Message Sets: Importing from COBOL: supported features

The COBOL importer uses a set of default values and behaviors when mapping COBOL data types to message model elements.

The following table shows how COBOL definitions influence the XML Schema settings in the message model.

COBOL Clause XML Schema data type Notes
PIC A xsd:string  
PIC G xsd:string Set the compile-time locale name to ja_JP in Window > Preferences > Importer > COBOL to process this.
PIC N xsd:string Set the compile-time locale name to ja_JP in Window > Preferences > Importer > COBOL to process this.
PIC X xsd:string  
PIC 9(n) n = 1-4 xsd:short DISPLAY, COMP, or COMP-3
PIC 9(n) n = 5-9 xsd:int DISPLAY, COMP, or COMP-3
PIC 9(n) n = 10-18 xsd:long DISPLAY, COMP, or COMP-3
PIC 9(n) n = 19-31 xsd:integer DISPLAY, COMP, or COMP-3
PIC 9(n)V9(m) xsd:decimal DISPLAY, COMP, or COMP-3 any virtual decimal point value
COMP-1 xsd:float  
COMP-2 xsd:double  
Any edited string xsd:string  
Any edited number xsd:string For example, a COBOL PICTURE clause that contains any of the following characters:
  • 'Z'
  • '+'
  • '-'
  • '.'
  • ','
  • 'B'
  • '0'
or a currency symbol.

If you want your integration node logical type to be a numeric one, make sure that the COBOL PICTURE clause does not contain any of these characters.

VALUE All Non-88 Level VALUE clauses can be imported as schema default values (option on import wizard).

The following table shows how COBOL definitions influence the physical MRM CWF characteristics of the elements that are generated in the message model.
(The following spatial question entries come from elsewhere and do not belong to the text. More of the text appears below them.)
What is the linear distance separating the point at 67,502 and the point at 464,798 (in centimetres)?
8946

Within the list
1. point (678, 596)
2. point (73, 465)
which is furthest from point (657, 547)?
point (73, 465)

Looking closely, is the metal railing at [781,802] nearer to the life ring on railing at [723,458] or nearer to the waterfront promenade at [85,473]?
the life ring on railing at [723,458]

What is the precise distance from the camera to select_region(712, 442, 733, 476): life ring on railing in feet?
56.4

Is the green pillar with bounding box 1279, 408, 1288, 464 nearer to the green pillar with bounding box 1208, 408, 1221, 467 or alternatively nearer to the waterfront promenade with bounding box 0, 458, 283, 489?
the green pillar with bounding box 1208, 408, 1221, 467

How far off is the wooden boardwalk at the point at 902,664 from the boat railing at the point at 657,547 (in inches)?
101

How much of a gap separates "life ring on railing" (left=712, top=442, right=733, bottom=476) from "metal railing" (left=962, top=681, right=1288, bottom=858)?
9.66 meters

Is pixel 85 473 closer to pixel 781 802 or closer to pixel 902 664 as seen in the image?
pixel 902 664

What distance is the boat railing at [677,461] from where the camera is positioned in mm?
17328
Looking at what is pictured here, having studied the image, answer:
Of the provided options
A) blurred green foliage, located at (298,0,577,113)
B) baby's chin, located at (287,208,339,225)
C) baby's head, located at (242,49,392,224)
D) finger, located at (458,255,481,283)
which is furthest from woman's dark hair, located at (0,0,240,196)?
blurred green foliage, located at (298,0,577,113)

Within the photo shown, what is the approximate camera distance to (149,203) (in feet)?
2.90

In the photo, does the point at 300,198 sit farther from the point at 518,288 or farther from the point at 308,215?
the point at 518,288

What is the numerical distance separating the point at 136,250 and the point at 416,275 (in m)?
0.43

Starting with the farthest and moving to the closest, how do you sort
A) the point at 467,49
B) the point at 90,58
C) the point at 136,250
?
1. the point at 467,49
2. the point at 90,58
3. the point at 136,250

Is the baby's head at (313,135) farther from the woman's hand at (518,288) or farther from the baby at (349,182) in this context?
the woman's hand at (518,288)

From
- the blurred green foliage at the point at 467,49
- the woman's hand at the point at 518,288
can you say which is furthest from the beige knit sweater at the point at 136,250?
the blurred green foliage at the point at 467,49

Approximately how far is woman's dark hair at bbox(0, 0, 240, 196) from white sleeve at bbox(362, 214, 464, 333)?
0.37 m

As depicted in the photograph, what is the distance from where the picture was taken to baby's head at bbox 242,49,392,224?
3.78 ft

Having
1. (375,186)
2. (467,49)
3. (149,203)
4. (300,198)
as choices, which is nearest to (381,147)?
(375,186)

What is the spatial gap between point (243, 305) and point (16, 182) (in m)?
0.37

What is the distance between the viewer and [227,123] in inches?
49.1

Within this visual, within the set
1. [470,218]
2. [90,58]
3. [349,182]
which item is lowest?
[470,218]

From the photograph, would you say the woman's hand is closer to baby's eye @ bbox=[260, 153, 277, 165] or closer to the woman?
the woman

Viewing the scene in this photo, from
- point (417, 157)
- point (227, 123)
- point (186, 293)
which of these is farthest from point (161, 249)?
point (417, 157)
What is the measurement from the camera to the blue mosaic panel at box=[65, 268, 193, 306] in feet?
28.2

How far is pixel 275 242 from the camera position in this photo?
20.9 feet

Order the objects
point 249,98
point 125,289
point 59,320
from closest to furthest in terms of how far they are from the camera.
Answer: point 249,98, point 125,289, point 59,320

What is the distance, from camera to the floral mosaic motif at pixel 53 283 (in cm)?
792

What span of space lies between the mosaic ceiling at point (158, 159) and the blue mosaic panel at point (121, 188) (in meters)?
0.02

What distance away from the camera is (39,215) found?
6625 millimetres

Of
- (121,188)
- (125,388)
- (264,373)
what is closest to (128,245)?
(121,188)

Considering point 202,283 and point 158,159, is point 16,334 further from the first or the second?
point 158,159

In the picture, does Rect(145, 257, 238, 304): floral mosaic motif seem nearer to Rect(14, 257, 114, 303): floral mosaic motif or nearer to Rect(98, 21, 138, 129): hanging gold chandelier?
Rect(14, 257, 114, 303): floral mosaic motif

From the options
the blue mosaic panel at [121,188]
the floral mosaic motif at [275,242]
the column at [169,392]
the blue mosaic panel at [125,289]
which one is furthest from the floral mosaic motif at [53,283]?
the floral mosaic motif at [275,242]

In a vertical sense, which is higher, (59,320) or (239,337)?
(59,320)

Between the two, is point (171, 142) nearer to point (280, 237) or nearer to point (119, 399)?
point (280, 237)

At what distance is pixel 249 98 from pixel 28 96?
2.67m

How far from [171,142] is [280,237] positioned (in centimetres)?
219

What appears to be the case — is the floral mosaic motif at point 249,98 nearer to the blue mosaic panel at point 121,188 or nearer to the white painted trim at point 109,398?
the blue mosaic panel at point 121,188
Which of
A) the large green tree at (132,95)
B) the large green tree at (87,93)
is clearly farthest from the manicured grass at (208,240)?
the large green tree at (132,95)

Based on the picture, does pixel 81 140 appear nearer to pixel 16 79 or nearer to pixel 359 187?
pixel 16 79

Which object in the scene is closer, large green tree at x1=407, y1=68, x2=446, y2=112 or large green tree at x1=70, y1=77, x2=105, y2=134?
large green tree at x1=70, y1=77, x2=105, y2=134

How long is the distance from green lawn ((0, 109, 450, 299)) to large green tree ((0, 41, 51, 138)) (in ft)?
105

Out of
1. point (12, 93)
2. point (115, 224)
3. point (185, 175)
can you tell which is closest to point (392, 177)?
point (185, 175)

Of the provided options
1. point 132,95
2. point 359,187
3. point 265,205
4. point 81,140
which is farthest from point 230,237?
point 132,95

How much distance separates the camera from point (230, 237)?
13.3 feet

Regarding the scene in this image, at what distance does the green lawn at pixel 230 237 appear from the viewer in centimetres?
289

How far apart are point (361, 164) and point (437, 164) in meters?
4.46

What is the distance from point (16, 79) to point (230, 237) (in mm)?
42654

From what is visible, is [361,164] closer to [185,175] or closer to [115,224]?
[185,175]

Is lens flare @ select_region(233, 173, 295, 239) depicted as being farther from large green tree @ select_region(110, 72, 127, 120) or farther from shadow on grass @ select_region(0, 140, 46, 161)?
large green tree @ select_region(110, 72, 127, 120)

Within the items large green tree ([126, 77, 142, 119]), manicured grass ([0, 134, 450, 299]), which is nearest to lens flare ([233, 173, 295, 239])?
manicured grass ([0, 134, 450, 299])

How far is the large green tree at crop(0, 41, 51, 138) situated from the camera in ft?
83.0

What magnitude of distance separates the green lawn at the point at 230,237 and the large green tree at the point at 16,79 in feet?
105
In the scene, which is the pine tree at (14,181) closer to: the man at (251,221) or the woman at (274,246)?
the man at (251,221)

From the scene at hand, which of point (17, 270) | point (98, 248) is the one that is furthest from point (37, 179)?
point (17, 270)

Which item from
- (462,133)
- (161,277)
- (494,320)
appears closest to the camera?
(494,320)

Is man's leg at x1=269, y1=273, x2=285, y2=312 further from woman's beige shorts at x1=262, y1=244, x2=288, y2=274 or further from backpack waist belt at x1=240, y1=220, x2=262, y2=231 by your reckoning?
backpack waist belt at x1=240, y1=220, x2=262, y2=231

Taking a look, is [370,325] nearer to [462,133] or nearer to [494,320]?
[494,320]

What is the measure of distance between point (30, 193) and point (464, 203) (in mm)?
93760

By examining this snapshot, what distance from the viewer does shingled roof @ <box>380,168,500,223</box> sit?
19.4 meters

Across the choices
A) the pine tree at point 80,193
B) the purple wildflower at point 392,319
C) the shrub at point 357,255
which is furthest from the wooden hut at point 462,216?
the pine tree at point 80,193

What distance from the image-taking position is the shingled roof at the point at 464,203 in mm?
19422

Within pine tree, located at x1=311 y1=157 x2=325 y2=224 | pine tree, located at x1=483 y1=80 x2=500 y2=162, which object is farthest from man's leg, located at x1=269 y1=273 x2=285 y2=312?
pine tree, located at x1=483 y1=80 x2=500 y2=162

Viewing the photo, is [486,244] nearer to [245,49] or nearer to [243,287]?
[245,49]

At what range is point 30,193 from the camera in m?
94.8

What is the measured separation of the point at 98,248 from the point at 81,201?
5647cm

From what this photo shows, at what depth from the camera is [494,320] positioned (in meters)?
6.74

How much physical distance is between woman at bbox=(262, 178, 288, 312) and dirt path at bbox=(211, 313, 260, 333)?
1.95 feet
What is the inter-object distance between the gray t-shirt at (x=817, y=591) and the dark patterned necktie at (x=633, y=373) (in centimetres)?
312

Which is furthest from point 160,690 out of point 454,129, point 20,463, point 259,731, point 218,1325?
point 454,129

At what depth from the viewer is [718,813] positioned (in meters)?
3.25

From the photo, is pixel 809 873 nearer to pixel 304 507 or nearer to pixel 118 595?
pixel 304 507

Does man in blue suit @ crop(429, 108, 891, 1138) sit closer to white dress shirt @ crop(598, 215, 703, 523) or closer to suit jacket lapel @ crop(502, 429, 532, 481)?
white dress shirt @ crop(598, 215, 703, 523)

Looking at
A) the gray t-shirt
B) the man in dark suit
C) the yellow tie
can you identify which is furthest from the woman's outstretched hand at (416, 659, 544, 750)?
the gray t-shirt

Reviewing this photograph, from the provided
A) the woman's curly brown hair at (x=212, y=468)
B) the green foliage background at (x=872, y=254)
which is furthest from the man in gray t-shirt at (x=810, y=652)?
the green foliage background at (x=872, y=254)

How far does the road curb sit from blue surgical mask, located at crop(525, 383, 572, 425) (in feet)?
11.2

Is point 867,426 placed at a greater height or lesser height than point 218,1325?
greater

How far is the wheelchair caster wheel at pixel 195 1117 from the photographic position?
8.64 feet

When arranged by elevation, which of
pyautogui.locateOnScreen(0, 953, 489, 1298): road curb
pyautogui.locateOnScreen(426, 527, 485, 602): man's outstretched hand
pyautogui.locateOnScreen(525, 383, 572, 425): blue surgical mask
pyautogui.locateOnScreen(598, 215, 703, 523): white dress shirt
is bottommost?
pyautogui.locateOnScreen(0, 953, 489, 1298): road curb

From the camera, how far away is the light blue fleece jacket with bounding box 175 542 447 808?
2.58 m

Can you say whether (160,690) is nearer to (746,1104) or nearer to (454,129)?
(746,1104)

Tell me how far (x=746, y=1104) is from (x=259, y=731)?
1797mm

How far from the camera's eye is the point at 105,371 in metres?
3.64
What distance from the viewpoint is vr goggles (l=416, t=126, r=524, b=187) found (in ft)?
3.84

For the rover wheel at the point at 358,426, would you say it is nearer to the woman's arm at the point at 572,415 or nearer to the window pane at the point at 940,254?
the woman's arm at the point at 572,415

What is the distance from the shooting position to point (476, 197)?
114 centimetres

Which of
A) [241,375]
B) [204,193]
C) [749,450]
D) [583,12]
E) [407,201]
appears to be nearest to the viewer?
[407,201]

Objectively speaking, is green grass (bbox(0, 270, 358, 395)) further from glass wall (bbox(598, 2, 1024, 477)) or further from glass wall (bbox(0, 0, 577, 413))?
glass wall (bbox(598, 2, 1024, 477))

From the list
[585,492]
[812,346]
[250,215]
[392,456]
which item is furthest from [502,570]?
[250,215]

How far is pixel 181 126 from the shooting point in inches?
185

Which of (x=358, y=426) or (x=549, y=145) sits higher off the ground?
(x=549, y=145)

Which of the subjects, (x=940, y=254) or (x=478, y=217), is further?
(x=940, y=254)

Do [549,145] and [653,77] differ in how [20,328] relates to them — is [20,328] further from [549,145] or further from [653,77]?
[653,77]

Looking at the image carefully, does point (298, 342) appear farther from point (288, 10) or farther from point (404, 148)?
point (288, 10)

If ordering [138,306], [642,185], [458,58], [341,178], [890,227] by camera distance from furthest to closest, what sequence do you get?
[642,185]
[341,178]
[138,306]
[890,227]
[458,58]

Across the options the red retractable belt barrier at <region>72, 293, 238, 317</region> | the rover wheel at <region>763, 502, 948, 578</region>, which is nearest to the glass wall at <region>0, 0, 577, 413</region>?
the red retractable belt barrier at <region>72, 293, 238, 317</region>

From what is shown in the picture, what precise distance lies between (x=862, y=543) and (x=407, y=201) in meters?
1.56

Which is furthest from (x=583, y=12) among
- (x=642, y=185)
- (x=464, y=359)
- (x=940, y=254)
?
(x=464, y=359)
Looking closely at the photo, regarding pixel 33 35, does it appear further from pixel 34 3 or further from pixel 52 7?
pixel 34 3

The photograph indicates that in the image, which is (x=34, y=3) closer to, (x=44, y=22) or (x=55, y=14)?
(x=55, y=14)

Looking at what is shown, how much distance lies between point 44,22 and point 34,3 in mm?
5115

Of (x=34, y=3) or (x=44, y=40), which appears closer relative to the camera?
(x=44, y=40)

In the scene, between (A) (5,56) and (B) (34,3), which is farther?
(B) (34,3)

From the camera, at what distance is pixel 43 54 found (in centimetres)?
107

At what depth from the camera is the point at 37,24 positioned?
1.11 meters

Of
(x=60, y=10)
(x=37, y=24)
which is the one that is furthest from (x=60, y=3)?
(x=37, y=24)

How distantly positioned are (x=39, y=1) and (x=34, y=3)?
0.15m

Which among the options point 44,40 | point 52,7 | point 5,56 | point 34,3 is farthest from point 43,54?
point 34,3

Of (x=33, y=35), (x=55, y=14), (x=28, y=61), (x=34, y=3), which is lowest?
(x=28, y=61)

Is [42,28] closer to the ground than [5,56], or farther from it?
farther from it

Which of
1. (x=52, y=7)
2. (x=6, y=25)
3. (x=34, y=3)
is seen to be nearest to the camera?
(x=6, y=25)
COBOL Clause CWF Physical Type CWF Length Characteristics Other CWF characteristics
PIC X(n)

PIC A(n)

Fixed Length String Length = n

Length Units = Bytes

Justification = Left Justify

Padding Character = SPACE

PIC G(n)

PIC N(n)

Fixed Length String Length = n

Length Units = Characters

Justification = Left Justify

Padding Character = SPACE

PIC 9(n) DISPLAY n=1-31 External Decimal Length = n

Length Units = Bytes

Justification = Right Justify

Padding Character = '0'

Signed = Unticked

Sign Orientation = Trailing

PIC 9(n) COMP, COMP-4, COMP-5 or BINARY Integer Length = 2, 4 or 8 based on n

Length Units = Bytes

Signed = Unticked

Sign Orientation = Blank

PIC 9(n) COMP-3 n=1-18 Packed Decimal Length = CEILING((n+1)/2)

Length Units = Bytes

Signed = Unticked

Sign Orientation = Blank

PIC S9(n) DISPLAY n=1-31 External Decimal Length = n

Length Units = Bytes

Signed = Ticked

Sign Orientation = Trailing

*See Note 1

PIC S9(n) COMP or COMP-3

n=1-18

Integer or Packed Decimal Length = See COMP and COMP-3 definitions above

Length Units = Bytes

Signed = Ticked

Sign Orientation = Blank

PIC 9(m)V9(n) DISPLAY n=1-31 External Decimal Length = n+m

Length Units = Bytes

Signed = Unticked

Sign Orientation = Trailing

Virtual Decimal Point = n

PIC 9(m)V9(n) COMP or COMP-3 Integer or Packed Decimal Length = CEILING((n+m+1)/2) for COMP-3

Length = 2, 4 or 8 for COMP

Length Units = Bytes

Signed = Unticked

Sign Orientation = Blank

Virtual Decimal Point = n

COMP-1 Float Length = 4

Length Units = Bytes

Signed = Ticked

Sign Orientation = Blank

COMP-2 Float Length = 8

Length Units = Bytes

Signed = Ticked

Sign Orientation = Blank

SYNC Float, Integer or Packed Decimal   Leading Skip Count as appropriate

Trailing Skip Count as appropriate

Byte alignment as appropriate

*See note 2

Notes:
  1. Sign Orientation can take one of the following values, based on the SEPARATE, LEADING, or TRAILING keywords in the COBOL definition:
    • Leading
    • Leading Separate
    • Trailing
    • Trailing Separate
  2. The SYNC keyword causes the field to be aligned on a 1, 2, 4, or 8-byte boundary. This might cause 'slack bytes' to be added either before or after a field. Leading Skip Count is the number of such bytes that are added before a field; Trailing Skip Count is the number of such bytes that are added after a field.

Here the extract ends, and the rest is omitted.